Fable with parasites I: Bravery lies in the brain of the beholder

When neural parasites meet global warming: Trouble for all of us may be brewing on a remote uncharted island.

Who’s driving the bus, human beings or their parasites? From a manuscript found under a bed:

Let us visit an outlying island that must remain nameless. It is only uncertainly part of a tiny outlying archipelago, itself only uncertainly part of Indonesia which, with some 17,000 islands, is the largest archipelago nation in the world. This island barely breaks the surface of the sea.

Here we find a population of unknown provenance — their language most closely resembles Inuktitut or, possibly, Turkish. They believe that eating the still-throbbing hearts of poultry can make them as brave as a chicken.

This idea, in some way, constitutes part of their myth of the origin, and has, over the centuries, spelled a painful end for many a chicken. Only careful animal husbandry and sustainable resource management have averted the local extinction of these birds. (E.g. one custom perhaps peculiar to this society is that of grinding up their dead and adding the meal to poultry feed.)

This wisdom, a bloody prescription for courage, has gone mostly unquestioned, and is tested only during intramural ritual combat, since other human groups have never impinged on this island. According to our source, who must remain anonymous, it is true that selective evolutionary pressures have produced local poultry with extraordinarily large hearts. In all other respects, however, these birds are indistinguishable in terms of physical features and behavior, including relative bravery, from domestic fowl common throughout Asia and the Pacific.

Worm at the core of the matter

But here’s the interesting thing. A parasitic worm inhabits the hearts of these chickens and, in some way, probably chemical, the worm manipulates the behavior of both its life-cycle host species. In a manner counter-intuitively sophisticated, given that this creature is a worm, it assumes control of the chicken’s brain, rendering it apparently indifferent to the approach of humans with knives. (See “Who’s driving the bus?

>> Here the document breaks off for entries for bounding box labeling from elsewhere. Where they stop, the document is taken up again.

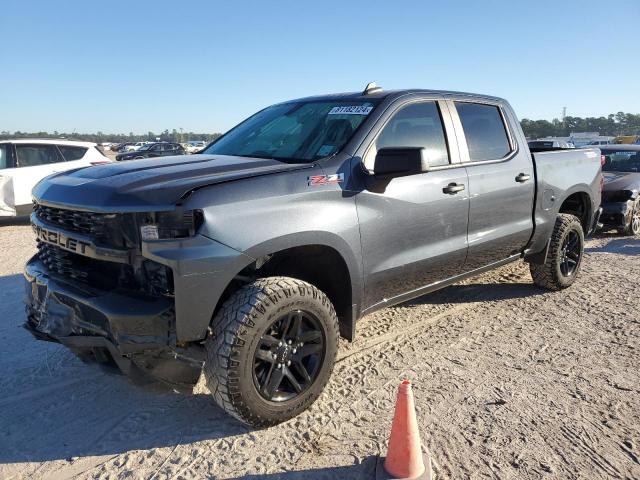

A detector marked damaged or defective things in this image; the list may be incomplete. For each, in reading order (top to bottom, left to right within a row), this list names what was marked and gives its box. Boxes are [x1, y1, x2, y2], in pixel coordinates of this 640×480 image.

cracked hood [33, 155, 312, 213]
damaged front bumper [23, 256, 202, 384]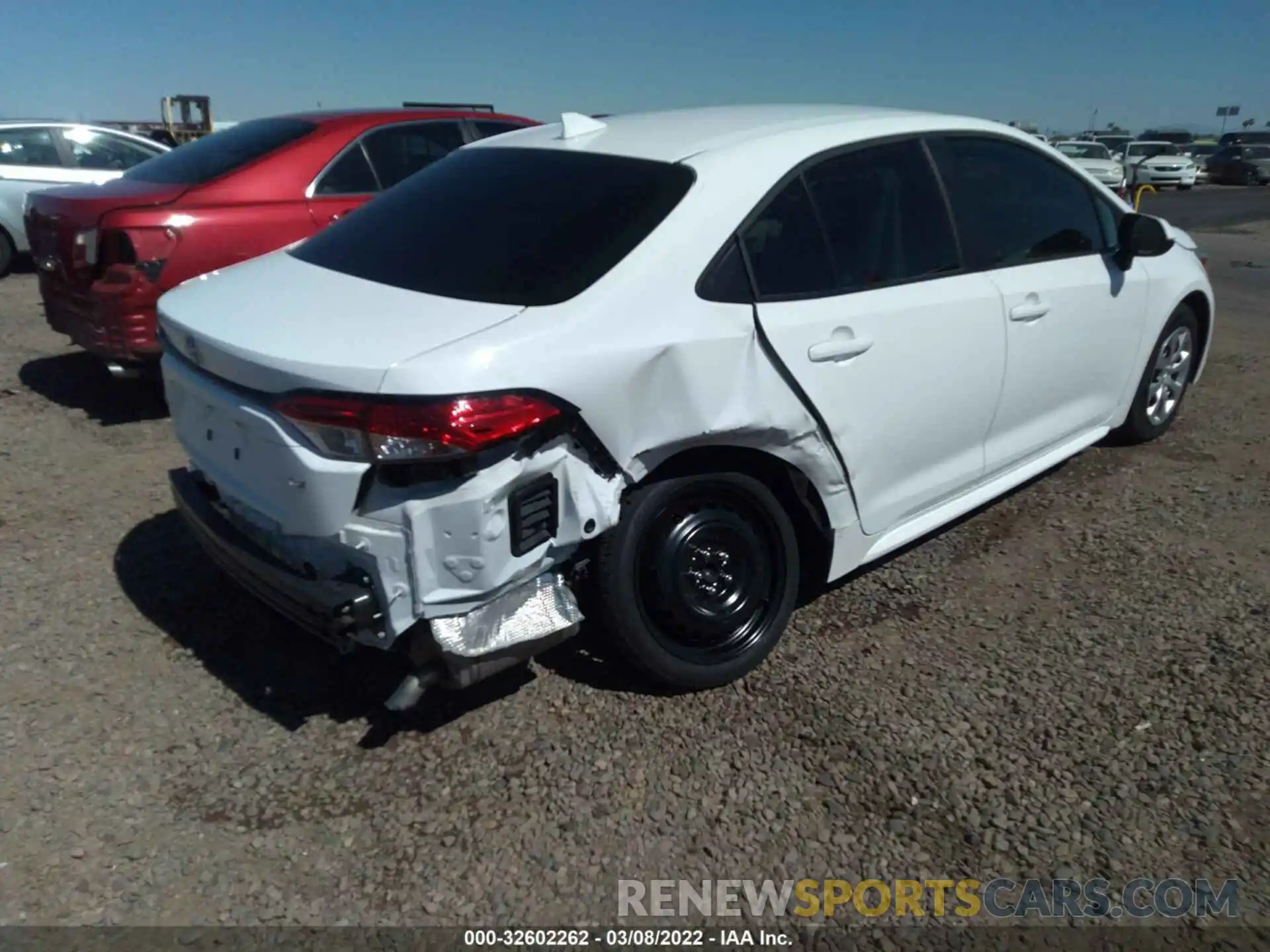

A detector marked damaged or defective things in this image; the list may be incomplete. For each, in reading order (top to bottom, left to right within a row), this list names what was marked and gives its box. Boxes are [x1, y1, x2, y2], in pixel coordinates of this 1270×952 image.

damaged red vehicle [27, 101, 534, 376]
broken tail light [275, 391, 564, 463]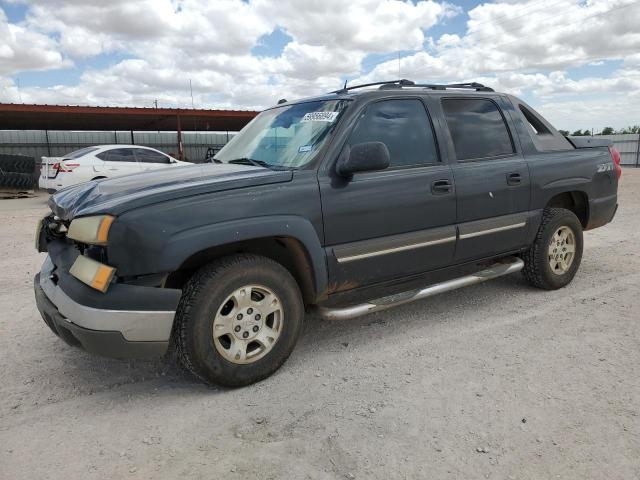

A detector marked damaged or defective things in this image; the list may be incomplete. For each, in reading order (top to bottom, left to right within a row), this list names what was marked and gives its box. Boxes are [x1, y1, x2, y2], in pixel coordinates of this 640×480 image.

damaged front bumper [34, 255, 181, 360]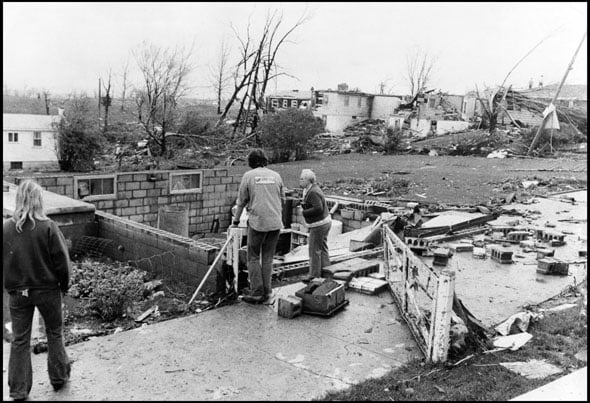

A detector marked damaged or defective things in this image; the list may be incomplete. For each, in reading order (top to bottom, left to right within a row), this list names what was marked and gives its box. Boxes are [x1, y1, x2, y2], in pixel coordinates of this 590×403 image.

broken board [322, 258, 382, 280]
broken wooden gate [384, 227, 458, 362]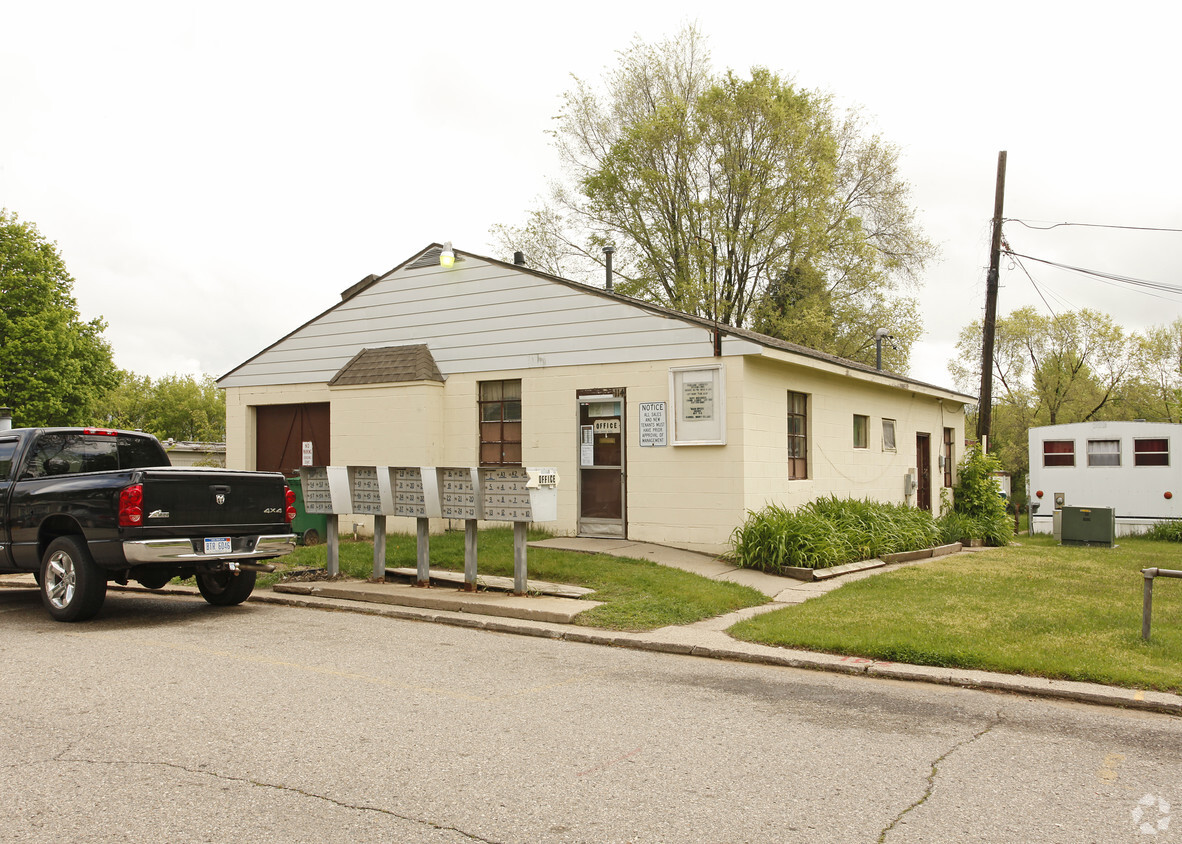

Parasites rool, OK!” for a feline-rodent equivalent.) Indeed, it makes surprisingly little fuss even as its heart is torn from its living body and ingested right before its largely inexpressive eyes. This behavior, in itself, has surely contributed to its reputation for uncommon bravery. But the evidence suggests it also chemically interferes with human perceptions of the world, given the degree of nobility and courage ascribed to chickens by the local population.

This very successful worm rides back and forth between Host A and Host B, adeptly regulating the material conditions of its own success. However sophisticated such an organism may seem, though, rising sea levels spell doom for worm, chickens and local human population alike, since the entire island will soon be submerged. Unless the worm adapts to some marine host(s), of course, in which case the parasite, at least, might survive.

Something to consider: Would this worm then enter the global human food chain? And what policy choices does this suggest for international relations with this island population now, before the threat eventuates?